Celui qui a débuté dans le septième art par la case “chef opérateur” a d’abord multiplié les tournages tant de séries B que de films de la Nouvelle Vague. Son nom figure au générique du Mépris de Jean-Luc Godard. Progressivement, il passe à la réalisation de films plus obscurs. Au cours de sa carrière vitesse grand V - il réalise parfois vingt-cinq films en une année - il s’essaye à tous les genres, du western au péplum en passant par le mondo movie - des films à petit budget très crus, le film érotique et même le porno hard … Qu’il verse dans le gore ou dans le porno pur et dur, la sensualité et le sexe irriguent son œuvre. 

Un cinéma voyeur

Selon l’écrivain Sébastien Gayraud, auteur d'un livre sur le réalisateur, la sexualité est une importante clé de compréhension de son œuvre. Une sexualité qui ne trouve jamais de justification psychologique et qui vire souvent dans la déviance, le masochisme et le voyeurisme. Dans son art, D’Amato parle avant tout d’un désir qui passe par le regard. Il faut dire que D’Amato s’est toujours reconnu dans la notion de voyeurisme. “Dans ses œuvres, il assume pleinement son point de vue de voyeur, explique l’auteur. En interview, il a souvent raconté que, lorsqu’il était enfant, il se cachait dans les parkings pour observer les sous-vêtements des femmes qui descendaient des voitures …” Une “première expérience de voyeur” qui forgera l’imaginaire du cinéaste de demain. 
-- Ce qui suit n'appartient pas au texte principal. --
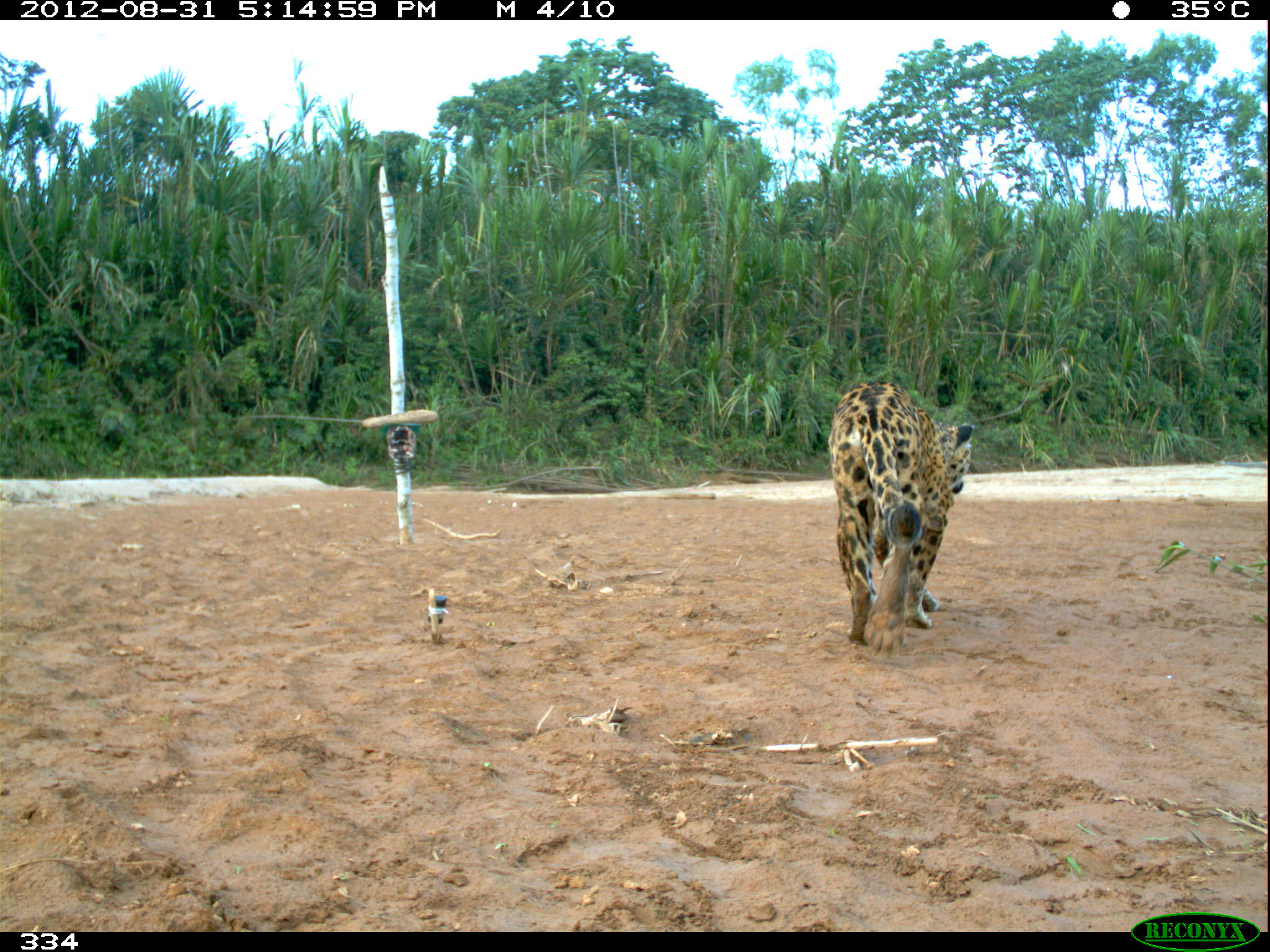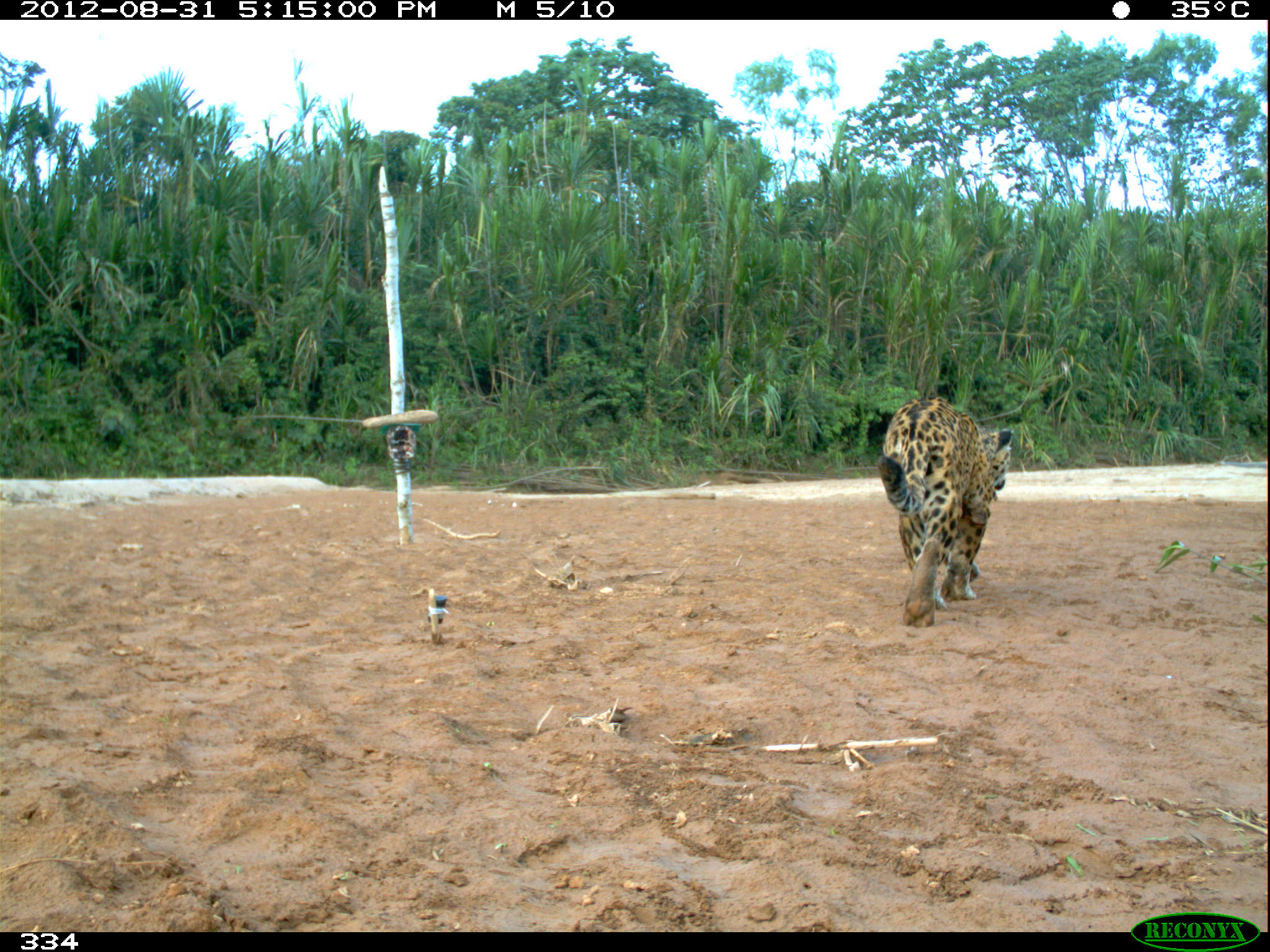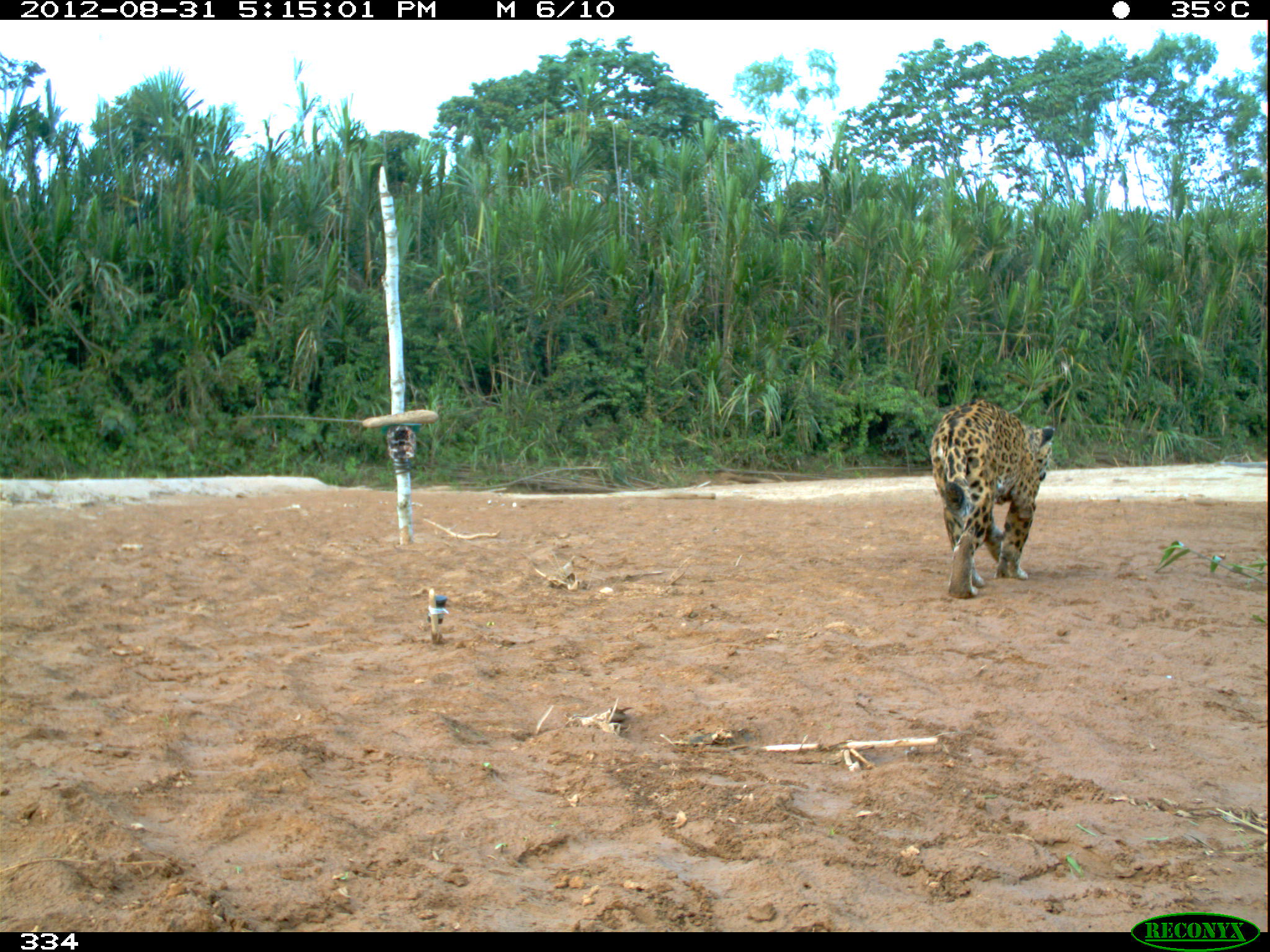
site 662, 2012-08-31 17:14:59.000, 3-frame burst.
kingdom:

Dans le cinéma de D’Amato, l'œil de la caméra n’est pas donc pas le seul à être dans une position d’observateur, les personnages eux-mêmes le sont tout autant. Dans sa vaste filmographie, le personnage du voyeur se décline à l’infini.  “En témoigne l’un de ses films les plus connus, Emmanuelle et Françoise, en 1975, où l’un des personnages épie un couple d’amants à travers un miroir sans teint”, rappelle Sébastien Gayraud. “L’érotisme c’est le voyeurisme, et la pornographie c’est l’échec de l’érotisme”, répétait le cinéste à qui veut bien l’entendre. 

Une fétichisation du corps de la femme

Pourtant à partir de 1980, date à laquelle la censure est devenue moins vivace en Italie, la pornographie a pris une place importante dans la carrière du réalisateur. La même année, il signe Sesso Nero, le premier porno hard de l’histoire du pays. Sur l’écran, aucune pratique sexuelle n’est mise de côté. Au programme, éjaculation faciale, sodomie, fellation… Un glissement vers la sexualité explicite que cet amoureux de l’érotisme expliquait par une nécessaire adaptation au marché. 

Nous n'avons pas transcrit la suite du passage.